[Dataset records]
────────────────────

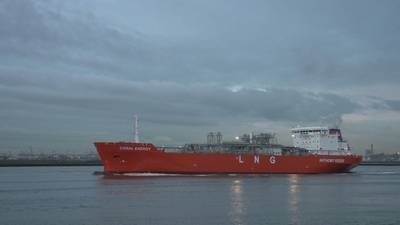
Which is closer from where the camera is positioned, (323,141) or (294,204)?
(294,204)

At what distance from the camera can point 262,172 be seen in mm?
64438

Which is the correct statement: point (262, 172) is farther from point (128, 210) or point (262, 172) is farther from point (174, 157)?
point (128, 210)

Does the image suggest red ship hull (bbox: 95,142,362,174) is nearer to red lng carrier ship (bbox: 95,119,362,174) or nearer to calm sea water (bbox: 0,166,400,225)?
red lng carrier ship (bbox: 95,119,362,174)

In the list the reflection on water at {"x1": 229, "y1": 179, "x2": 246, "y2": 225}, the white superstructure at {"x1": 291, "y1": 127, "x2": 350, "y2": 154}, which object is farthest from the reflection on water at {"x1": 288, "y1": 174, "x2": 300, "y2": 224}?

────────────────────

» PROBLEM DESCRIPTION: Rewrite all of the entries above, switching every "camera" to "observer" and leaving everything else unchanged. Omit the pictures from your answer.

» RESULT:
Which is closer from where the observer is positioned, (323,141) or (294,204)?
(294,204)

At what distance from the observer can point 262,172 be seen in mm?
64438

Which is the correct statement: point (262, 172) is farther from point (128, 210) or point (262, 172) is farther from point (174, 157)?
point (128, 210)

Does the image suggest red ship hull (bbox: 95,142,362,174) is nearer to red lng carrier ship (bbox: 95,119,362,174) or nearer to calm sea water (bbox: 0,166,400,225)?
red lng carrier ship (bbox: 95,119,362,174)

In the list the reflection on water at {"x1": 229, "y1": 179, "x2": 246, "y2": 225}, the white superstructure at {"x1": 291, "y1": 127, "x2": 350, "y2": 154}, which object is farthest from the reflection on water at {"x1": 288, "y1": 174, "x2": 300, "y2": 224}?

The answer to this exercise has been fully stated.